Abducted Dutch journalist was previously held at gunpoint
Being held against his will in Colombia is not the first danger Spoorloos presenter Derk Bolt faced. In his many years of traveling for the show, Bolt was once almost imprisoned in Ghana and held at gunpoint in both Indonesia and Colombia, he said in previous interviews, AD reports.
The 62-year-old Dutch journalist and his colleague Eugenio Follender disappeared in Columbia on Saturday. Early on Tuesday morning the Dutch Ministry of Foreign Affairs announced that they are being "held against their will". According to local news paper El Tiempo, they were abducted by left-wing movement ELN, the National Liberation Army, in El Tarra.
The two Dutch have been working together on Spoorloos for years. They often faced hot water while filming abroad for the show, a program that searches for lost relatives. In Ghana Bolt was once almost thrown into prison where "white men's meat was welcome", he said in a 2013 interview with AD, according to the newspaper. And in both Colombia and Indonesia, he and his team were held at gunpoint. "While our car was searched, someone opened the door and waved a knife."

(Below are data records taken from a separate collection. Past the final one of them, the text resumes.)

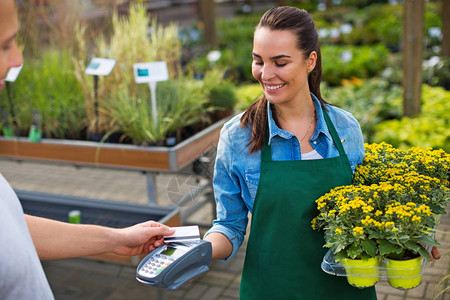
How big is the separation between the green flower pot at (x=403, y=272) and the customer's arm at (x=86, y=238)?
2.28 ft

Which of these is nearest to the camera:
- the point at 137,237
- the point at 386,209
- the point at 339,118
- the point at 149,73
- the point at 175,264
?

And another time in the Colombian capital of Bogota, Bolt and his team accidentally drove into a sex workers' neighborhood. "That was crazy, because everyone saw us recording through the window. Suddenly sparsely dressed ladies and gentlemen came down on us. I knew that in these countries you are in danger if public opinion turns against you." he said, according to AD. "Sometimes you're scared in some situations, but there are two of us, we keep a good eye on each other and it helps that we speak six languages."
So far the Ministry of Foreign Affairs would not confirm the identities of the Dutch involved, only saying that they are employees of Spoorloos. Spokesperson Daphne Kerremans also does not call their disappearance an abduction, though the word did slip in in the statement she gave AD: "They are detained against their will. This has the highest priority. We are working hard to resolve this matter. We do not think it is in the interests of this case to reveal more. All attention can damage the case and endanger their safety. Often radio silence is the best approach in abduction cases like these. "
KRO-NCRV, the men's employer, are following the Ministry's lead. "For all questions in this case, we refer to the Ministry of Foreign Affairs."